9. The radial foil hydrodynamic bearing of claim 6, wherein:

Of the plurality of support arches (22), one row is in the circumferential direction and one column is in the axial direction; in the same row, the support arch length L, the support arch circumferential spacing L1, the support arch width L and the support arch axial spacing L ₁ of a plurality of support arches (22) are the same; and/or, in the same column, the support arch circumferential arc length L, the adjacent support arch circumferential spacing L1, the support arch axial width L, and the adjacent support arch axial spacing L ₁ of a plurality of the support arches (22) are the same.
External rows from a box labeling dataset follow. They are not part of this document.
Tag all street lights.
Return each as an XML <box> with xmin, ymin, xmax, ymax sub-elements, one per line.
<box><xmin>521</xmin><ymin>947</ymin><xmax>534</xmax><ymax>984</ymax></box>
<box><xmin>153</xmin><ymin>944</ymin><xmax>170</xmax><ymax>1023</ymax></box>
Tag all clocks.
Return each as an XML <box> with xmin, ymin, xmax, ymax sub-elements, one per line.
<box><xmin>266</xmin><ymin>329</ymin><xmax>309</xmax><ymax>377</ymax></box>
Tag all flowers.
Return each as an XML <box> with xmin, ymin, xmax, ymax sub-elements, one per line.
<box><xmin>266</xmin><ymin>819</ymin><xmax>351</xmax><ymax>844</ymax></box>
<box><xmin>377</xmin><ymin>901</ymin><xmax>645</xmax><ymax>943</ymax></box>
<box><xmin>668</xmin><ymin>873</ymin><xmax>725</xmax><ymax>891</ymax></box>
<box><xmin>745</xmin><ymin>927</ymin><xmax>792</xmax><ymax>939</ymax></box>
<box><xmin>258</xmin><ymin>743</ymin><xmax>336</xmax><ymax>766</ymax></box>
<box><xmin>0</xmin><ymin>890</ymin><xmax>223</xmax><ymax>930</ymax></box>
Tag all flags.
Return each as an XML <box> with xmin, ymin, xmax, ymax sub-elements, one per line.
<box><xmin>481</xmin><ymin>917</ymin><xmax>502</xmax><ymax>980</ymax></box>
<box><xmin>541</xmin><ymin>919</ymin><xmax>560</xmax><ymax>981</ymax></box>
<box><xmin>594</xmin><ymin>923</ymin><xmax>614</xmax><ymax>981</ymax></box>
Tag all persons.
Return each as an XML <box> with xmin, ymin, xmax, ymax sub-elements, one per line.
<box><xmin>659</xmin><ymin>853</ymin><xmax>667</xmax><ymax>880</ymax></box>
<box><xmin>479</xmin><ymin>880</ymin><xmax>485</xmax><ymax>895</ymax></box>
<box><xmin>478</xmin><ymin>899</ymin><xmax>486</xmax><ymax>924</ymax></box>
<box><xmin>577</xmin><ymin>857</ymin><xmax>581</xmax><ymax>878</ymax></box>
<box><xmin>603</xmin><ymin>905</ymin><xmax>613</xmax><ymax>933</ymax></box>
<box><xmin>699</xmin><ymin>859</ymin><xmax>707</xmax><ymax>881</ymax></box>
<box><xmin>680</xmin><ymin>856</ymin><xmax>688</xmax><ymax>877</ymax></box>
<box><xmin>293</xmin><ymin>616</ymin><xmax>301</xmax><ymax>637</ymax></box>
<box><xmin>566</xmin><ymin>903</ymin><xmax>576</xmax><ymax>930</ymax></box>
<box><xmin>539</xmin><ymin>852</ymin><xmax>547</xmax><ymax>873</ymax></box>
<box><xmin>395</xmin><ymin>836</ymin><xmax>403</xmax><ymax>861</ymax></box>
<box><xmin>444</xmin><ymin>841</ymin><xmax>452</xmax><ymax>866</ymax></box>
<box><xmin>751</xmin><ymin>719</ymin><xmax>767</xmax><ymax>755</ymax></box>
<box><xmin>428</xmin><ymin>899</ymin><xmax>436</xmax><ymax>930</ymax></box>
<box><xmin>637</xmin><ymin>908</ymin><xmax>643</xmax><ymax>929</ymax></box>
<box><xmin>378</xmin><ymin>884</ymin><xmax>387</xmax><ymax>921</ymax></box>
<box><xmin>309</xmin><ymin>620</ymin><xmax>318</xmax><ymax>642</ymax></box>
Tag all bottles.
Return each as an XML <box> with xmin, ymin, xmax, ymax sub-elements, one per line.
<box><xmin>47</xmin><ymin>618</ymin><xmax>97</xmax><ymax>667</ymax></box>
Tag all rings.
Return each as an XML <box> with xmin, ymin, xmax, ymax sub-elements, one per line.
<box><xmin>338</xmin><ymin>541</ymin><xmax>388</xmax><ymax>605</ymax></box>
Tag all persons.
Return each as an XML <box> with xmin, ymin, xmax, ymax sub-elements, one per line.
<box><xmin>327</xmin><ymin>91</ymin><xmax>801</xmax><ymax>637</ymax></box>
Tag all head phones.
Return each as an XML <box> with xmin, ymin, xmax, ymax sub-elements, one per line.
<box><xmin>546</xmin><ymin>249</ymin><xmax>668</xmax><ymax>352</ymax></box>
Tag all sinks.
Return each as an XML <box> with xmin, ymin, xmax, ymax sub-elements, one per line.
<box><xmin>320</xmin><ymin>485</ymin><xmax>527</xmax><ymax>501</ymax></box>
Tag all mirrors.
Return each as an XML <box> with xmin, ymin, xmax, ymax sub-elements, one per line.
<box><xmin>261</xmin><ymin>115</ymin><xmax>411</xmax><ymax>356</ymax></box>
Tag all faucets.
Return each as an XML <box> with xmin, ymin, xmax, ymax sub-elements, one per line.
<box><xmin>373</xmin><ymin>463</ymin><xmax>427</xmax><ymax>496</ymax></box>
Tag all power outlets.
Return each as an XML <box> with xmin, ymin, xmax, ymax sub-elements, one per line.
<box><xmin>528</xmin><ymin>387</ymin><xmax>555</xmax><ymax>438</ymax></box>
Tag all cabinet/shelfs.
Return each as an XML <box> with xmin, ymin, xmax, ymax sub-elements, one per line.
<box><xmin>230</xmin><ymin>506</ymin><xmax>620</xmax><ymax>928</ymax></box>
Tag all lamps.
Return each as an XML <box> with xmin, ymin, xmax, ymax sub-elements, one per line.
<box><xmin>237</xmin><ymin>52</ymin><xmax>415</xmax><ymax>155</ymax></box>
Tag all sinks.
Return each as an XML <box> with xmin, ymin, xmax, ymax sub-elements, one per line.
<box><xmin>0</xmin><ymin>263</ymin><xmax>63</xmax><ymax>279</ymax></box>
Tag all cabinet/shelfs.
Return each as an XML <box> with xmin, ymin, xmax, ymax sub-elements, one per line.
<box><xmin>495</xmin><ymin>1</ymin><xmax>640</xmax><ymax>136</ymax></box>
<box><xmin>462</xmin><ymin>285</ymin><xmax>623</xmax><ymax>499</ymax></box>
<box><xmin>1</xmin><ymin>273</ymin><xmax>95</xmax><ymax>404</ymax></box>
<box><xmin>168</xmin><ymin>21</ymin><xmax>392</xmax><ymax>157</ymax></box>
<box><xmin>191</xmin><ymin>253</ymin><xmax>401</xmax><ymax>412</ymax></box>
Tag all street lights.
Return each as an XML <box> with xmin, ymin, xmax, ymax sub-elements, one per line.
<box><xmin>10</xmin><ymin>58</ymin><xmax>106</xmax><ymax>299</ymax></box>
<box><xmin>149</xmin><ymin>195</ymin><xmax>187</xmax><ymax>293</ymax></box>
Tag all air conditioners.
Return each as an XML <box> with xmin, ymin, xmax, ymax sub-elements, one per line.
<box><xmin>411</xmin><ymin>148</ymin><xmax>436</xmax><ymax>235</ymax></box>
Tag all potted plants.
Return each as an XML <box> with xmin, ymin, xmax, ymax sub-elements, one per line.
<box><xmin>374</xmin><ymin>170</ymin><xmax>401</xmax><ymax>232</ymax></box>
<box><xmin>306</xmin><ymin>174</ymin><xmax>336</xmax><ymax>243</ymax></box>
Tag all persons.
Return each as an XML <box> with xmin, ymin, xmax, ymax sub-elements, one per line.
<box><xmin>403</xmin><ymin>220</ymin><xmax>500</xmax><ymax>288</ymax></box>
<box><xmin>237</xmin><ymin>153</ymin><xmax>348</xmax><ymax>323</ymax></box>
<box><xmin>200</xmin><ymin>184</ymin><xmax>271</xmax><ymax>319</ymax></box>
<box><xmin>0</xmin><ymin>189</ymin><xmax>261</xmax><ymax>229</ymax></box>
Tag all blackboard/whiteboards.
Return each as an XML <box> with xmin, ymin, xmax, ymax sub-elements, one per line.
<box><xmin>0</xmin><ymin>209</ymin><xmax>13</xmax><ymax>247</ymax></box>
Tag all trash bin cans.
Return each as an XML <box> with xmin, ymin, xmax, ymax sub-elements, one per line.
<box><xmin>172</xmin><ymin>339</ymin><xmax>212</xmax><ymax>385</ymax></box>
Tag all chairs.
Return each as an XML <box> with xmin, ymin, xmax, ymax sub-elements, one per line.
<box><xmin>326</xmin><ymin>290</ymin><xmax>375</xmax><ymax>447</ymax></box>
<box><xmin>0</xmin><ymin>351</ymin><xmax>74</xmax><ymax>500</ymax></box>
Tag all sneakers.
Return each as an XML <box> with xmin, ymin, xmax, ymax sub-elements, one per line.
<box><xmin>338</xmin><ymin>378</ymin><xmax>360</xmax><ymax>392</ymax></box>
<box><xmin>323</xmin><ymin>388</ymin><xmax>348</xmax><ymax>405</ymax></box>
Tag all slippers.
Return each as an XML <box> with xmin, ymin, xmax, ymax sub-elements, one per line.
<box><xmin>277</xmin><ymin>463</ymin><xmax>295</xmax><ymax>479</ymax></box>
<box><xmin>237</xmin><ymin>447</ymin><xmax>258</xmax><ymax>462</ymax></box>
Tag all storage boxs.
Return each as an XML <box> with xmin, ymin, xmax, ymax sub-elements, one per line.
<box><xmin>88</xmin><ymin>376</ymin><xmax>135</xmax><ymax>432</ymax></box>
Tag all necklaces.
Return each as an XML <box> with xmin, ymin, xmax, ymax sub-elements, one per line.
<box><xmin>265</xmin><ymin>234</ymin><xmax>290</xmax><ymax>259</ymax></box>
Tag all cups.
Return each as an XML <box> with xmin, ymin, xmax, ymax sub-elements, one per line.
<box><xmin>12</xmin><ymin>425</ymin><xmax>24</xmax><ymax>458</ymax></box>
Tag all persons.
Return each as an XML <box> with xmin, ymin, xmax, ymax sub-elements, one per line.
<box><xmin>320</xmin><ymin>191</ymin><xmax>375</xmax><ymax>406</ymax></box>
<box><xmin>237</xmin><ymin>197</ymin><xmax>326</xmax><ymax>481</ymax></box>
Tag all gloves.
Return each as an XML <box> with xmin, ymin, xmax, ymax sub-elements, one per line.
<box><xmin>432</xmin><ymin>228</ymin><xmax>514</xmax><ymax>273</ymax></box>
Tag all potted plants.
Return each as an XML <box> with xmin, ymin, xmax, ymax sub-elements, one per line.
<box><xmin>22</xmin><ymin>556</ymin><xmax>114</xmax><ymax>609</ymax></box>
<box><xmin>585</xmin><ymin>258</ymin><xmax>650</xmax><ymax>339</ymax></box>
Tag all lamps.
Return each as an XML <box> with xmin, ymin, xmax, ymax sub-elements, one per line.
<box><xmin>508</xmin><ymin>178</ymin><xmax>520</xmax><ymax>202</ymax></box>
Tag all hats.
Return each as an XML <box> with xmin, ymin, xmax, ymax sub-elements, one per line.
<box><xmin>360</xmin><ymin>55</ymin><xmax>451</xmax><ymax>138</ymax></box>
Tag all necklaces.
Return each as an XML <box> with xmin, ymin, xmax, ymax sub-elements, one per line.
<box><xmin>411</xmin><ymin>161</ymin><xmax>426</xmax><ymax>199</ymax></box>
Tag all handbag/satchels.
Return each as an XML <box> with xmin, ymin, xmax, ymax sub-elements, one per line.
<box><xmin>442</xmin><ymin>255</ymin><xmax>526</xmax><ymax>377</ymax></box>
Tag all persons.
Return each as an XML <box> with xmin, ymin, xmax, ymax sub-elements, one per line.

10. The radial foil hydrodynamic bearing of claim 6, wherein:

Of the plurality of support arches (22), one row is in the circumferential direction and one column is in the axial direction; along the axial direction, the support arches of two adjacent rows are oppositely arranged or are not oppositely arranged, and the non-oppositely arranged is staggered; and/or, along the axial direction, the support arch lengths L of the support arches of two adjacent rows are unequal, and in the two rows of support arches of one row at intervals, the support arch circumferential arc lengths L of the two rows of support arches are equal.

11. An electric motor, characterized in that: a radial foil gas dynamic bearing comprising any one of claims 1-10.